begin
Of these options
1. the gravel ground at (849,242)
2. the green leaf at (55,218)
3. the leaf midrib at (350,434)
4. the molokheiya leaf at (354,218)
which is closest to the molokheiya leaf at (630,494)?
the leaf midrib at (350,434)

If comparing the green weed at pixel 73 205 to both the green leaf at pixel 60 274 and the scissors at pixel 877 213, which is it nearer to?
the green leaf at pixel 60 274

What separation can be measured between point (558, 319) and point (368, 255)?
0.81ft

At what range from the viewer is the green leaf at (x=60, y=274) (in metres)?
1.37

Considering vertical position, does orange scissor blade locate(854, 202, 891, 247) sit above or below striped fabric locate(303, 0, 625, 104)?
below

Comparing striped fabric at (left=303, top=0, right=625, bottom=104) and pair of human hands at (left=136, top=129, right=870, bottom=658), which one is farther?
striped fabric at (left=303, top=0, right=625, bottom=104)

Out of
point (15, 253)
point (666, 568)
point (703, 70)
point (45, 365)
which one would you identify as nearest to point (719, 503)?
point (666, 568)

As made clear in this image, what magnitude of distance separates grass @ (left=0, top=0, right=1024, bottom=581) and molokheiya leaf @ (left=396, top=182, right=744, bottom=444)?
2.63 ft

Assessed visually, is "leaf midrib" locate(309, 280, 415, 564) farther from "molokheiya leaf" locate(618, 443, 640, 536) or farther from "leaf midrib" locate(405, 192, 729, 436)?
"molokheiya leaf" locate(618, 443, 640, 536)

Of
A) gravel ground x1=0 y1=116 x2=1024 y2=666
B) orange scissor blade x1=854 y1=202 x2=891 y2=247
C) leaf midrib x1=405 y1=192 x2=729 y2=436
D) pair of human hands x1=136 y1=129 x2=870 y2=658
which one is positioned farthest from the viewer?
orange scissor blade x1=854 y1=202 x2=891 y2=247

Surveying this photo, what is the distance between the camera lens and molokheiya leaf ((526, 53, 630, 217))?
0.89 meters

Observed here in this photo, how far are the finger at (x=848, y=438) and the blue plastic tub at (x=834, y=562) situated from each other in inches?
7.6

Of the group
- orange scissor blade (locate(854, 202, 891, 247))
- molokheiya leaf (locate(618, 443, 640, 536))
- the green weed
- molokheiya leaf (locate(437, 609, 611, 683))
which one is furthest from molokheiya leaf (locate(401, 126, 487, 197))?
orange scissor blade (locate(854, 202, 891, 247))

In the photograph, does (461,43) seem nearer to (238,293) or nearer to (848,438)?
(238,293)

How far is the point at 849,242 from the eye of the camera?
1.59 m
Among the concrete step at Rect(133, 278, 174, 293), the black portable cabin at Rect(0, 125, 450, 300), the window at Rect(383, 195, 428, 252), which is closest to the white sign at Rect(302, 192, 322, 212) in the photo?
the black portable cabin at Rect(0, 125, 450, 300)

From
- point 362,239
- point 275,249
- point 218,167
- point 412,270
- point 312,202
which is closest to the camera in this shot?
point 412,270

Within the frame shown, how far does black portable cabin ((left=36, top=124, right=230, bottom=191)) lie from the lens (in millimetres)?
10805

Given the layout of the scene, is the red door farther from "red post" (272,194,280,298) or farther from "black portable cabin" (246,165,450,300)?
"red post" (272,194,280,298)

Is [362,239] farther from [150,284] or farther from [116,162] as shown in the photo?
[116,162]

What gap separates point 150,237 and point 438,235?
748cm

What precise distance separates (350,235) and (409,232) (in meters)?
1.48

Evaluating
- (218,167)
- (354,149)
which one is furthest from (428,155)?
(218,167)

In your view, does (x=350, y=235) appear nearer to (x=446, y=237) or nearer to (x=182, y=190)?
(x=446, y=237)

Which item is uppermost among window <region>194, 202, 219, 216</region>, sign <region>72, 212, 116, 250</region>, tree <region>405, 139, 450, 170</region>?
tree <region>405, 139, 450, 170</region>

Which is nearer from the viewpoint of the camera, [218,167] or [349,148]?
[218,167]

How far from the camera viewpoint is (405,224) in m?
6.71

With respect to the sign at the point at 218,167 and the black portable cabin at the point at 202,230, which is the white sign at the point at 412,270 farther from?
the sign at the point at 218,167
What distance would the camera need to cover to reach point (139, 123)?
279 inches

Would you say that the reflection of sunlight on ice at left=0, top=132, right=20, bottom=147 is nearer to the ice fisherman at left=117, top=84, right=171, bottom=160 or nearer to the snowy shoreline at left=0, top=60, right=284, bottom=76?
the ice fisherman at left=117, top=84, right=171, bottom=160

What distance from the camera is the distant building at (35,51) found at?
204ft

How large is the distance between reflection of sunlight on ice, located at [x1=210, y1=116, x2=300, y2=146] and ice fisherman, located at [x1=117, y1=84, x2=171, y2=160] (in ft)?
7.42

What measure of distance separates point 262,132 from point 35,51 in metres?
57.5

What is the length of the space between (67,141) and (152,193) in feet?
end
• DO THIS:
Quote all of the data above word for word, keeping every line.

• EXERCISE ANSWER:
Of these options
1. the gravel ground at (849,242)
2. the green leaf at (55,218)
3. the leaf midrib at (350,434)
4. the molokheiya leaf at (354,218)
which is closest to the molokheiya leaf at (630,494)?
the leaf midrib at (350,434)

If comparing the green weed at pixel 73 205 to both the green leaf at pixel 60 274 and the scissors at pixel 877 213, which is it nearer to?
the green leaf at pixel 60 274

What separation can be measured between point (558, 319) and point (368, 255)?
0.81ft

At what range from the viewer is the green leaf at (x=60, y=274) (in metres)?
1.37

Considering vertical position, does orange scissor blade locate(854, 202, 891, 247) sit above or below striped fabric locate(303, 0, 625, 104)?
below

Comparing striped fabric at (left=303, top=0, right=625, bottom=104) and pair of human hands at (left=136, top=129, right=870, bottom=658), which one is farther?
striped fabric at (left=303, top=0, right=625, bottom=104)

Out of
point (15, 253)
point (666, 568)
point (703, 70)
point (45, 365)
which one would you identify as nearest to point (719, 503)?
point (666, 568)

As made clear in this image, what magnitude of distance separates grass @ (left=0, top=0, right=1024, bottom=581) and molokheiya leaf @ (left=396, top=182, right=744, bottom=444)?
2.63 ft

Assessed visually, is "leaf midrib" locate(309, 280, 415, 564) farther from "molokheiya leaf" locate(618, 443, 640, 536) or farther from "leaf midrib" locate(405, 192, 729, 436)?
"molokheiya leaf" locate(618, 443, 640, 536)

Of
A) gravel ground x1=0 y1=116 x2=1024 y2=666
B) orange scissor blade x1=854 y1=202 x2=891 y2=247
C) leaf midrib x1=405 y1=192 x2=729 y2=436
D) pair of human hands x1=136 y1=129 x2=870 y2=658
which one is positioned farthest from the viewer?
orange scissor blade x1=854 y1=202 x2=891 y2=247

Surveying this photo, what is the distance between the camera lens and molokheiya leaf ((526, 53, 630, 217))?
0.89 meters

Observed here in this photo, how far are the finger at (x=848, y=438) and the blue plastic tub at (x=834, y=562) situated from each other in inches?
7.6

Of the group
- orange scissor blade (locate(854, 202, 891, 247))
- molokheiya leaf (locate(618, 443, 640, 536))
- the green weed
- molokheiya leaf (locate(437, 609, 611, 683))
which one is furthest from molokheiya leaf (locate(401, 126, 487, 197))?
orange scissor blade (locate(854, 202, 891, 247))

In the photograph, does (461,43) seem nearer to (238,293) or nearer to (848,438)?
(238,293)

How far is the point at 849,242 from the eye of the camera?
1.59 m
Among the concrete step at Rect(133, 278, 174, 293), the black portable cabin at Rect(0, 125, 450, 300), the window at Rect(383, 195, 428, 252), which is closest to the white sign at Rect(302, 192, 322, 212) in the photo?
the black portable cabin at Rect(0, 125, 450, 300)

From
- point 362,239
- point 275,249
- point 218,167
- point 412,270
- point 312,202
which is closest to the camera in this shot?
point 412,270

Within the frame shown, how far does black portable cabin ((left=36, top=124, right=230, bottom=191)) lie from the lens (in millimetres)?
10805

Given the layout of the scene, is the red door farther from "red post" (272,194,280,298) or farther from "black portable cabin" (246,165,450,300)?
"red post" (272,194,280,298)

Is [362,239] farther from [150,284] or farther from [116,162] as shown in the photo?
[116,162]

What gap separates point 150,237 and point 438,235?
748cm

What precise distance separates (350,235) and (409,232) (in meters)?
1.48

Evaluating
- (218,167)
- (354,149)
which one is furthest from (428,155)?
(218,167)

In your view, does (x=350, y=235) appear nearer to (x=446, y=237) or nearer to (x=182, y=190)?
(x=446, y=237)

Which item is uppermost among window <region>194, 202, 219, 216</region>, sign <region>72, 212, 116, 250</region>, tree <region>405, 139, 450, 170</region>?
tree <region>405, 139, 450, 170</region>

Which is nearer from the viewpoint of the camera, [218,167] or [349,148]?
[218,167]

How far from the camera viewpoint is (405,224) in m?
6.71

With respect to the sign at the point at 218,167 and the black portable cabin at the point at 202,230, which is the white sign at the point at 412,270 farther from?
the sign at the point at 218,167
What distance would the camera need to cover to reach point (139, 123)?
279 inches

Would you say that the reflection of sunlight on ice at left=0, top=132, right=20, bottom=147 is nearer to the ice fisherman at left=117, top=84, right=171, bottom=160 or nearer to the snowy shoreline at left=0, top=60, right=284, bottom=76?
the ice fisherman at left=117, top=84, right=171, bottom=160

What distance from the camera is the distant building at (35,51) found at?
204ft

How large is the distance between reflection of sunlight on ice, located at [x1=210, y1=116, x2=300, y2=146] and ice fisherman, located at [x1=117, y1=84, x2=171, y2=160] (in ft)?
7.42

What measure of distance separates point 262,132 from point 35,51 in metres?
57.5

What is the length of the space between (67,141) and (152,193) in feet?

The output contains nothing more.